Show each line of the rows below that contains the word "suit". Case counts.
————————
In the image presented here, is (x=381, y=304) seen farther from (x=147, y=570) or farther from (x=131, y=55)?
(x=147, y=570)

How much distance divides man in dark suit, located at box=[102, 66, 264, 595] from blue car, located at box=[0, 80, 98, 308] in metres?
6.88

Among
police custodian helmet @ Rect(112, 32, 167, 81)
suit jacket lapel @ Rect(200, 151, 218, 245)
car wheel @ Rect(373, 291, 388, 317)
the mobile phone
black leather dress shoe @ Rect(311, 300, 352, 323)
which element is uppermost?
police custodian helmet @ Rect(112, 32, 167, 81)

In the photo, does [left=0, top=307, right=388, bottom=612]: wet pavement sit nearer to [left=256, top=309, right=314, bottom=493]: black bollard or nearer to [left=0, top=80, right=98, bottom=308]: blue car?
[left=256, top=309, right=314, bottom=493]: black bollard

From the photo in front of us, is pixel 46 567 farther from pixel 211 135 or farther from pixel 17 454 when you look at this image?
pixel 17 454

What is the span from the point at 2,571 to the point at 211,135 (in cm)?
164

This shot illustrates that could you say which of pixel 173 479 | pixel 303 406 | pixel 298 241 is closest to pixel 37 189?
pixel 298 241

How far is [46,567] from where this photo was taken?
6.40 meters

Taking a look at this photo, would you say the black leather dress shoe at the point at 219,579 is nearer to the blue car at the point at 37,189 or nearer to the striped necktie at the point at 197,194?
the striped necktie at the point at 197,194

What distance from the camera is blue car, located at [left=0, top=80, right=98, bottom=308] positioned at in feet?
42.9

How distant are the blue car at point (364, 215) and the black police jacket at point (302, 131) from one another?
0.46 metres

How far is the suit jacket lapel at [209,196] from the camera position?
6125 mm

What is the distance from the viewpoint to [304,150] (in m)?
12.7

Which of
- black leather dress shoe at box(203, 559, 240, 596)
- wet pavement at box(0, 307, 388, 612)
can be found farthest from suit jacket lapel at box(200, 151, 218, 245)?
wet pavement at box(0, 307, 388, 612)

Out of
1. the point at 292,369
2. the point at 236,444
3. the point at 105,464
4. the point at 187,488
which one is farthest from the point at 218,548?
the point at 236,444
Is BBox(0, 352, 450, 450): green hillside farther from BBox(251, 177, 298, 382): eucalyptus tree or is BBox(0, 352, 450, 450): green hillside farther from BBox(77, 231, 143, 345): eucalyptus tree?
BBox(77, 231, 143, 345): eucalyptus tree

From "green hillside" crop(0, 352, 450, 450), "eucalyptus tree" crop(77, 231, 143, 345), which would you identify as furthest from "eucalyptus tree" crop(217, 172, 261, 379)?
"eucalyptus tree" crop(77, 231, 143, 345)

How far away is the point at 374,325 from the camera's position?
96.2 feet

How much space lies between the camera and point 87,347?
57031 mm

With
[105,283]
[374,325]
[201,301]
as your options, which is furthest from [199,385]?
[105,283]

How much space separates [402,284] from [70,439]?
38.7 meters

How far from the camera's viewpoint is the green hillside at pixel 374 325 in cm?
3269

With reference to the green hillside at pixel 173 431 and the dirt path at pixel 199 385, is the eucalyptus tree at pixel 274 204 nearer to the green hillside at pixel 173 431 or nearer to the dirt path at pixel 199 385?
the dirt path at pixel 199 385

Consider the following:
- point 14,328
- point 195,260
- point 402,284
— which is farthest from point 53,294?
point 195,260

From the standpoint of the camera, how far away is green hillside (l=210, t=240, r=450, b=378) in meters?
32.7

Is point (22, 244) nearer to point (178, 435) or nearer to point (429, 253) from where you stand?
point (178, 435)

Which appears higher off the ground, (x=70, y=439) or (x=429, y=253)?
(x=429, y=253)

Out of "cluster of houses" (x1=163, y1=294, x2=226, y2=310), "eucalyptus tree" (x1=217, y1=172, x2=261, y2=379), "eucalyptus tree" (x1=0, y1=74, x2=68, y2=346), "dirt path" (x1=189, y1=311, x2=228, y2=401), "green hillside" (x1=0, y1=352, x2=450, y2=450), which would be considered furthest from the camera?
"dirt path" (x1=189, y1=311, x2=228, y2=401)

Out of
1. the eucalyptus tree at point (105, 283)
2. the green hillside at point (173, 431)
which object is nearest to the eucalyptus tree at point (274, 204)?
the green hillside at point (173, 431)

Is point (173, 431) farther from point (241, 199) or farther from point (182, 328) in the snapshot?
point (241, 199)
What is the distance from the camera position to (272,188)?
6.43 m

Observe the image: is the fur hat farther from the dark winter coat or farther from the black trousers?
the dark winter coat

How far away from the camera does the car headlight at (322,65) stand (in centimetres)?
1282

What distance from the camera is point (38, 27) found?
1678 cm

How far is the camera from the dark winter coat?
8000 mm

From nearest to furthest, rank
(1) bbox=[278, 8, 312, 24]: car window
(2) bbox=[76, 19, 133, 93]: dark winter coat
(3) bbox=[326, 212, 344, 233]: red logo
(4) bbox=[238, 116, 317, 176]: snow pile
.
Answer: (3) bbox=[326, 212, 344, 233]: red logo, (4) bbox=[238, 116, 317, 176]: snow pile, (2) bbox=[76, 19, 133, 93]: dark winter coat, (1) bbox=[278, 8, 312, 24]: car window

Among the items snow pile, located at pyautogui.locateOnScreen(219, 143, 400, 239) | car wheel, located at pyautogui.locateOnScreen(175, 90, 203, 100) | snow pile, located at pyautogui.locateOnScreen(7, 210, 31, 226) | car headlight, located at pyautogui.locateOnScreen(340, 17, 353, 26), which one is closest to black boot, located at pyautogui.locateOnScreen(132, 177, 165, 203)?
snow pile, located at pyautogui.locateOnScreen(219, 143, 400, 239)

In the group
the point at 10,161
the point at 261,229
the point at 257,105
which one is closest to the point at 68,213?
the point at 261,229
————————
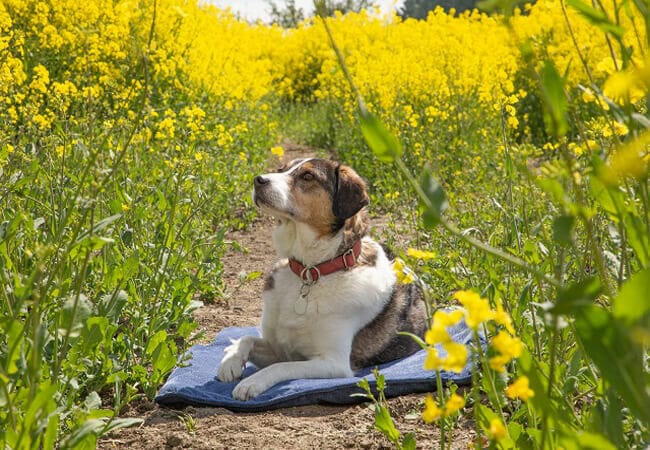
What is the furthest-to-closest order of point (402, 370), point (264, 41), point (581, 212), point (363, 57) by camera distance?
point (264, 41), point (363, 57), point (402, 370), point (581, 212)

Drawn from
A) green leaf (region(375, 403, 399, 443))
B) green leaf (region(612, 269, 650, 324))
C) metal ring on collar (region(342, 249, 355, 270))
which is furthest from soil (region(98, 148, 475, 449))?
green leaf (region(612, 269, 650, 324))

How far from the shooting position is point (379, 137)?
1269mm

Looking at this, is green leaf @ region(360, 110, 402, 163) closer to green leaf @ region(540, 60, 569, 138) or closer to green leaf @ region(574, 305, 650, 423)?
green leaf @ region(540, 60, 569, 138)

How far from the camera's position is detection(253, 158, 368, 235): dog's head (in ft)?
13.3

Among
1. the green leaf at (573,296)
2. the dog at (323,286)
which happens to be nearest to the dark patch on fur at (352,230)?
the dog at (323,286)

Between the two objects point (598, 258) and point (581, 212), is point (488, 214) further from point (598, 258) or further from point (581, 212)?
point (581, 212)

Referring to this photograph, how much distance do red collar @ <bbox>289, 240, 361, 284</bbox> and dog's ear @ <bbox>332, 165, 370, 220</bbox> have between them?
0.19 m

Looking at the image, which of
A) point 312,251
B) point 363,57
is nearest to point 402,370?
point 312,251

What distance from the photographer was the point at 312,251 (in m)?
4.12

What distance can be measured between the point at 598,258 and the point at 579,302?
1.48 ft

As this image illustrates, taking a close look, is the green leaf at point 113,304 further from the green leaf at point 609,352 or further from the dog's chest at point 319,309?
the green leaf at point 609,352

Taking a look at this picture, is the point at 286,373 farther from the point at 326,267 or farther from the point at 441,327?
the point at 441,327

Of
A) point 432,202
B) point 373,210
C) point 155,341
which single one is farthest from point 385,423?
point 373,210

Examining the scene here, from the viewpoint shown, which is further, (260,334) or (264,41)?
————————
» **Response to the task**:
How much distance divides man in dark suit, located at box=[102, 66, 264, 595] from blue car, located at box=[0, 80, 98, 308] in metres?
suit jacket lapel @ Rect(200, 151, 218, 245)
How far is the suit jacket lapel at [209,196] from the camera position?
can be found farthest from suit jacket lapel at box(200, 151, 218, 245)?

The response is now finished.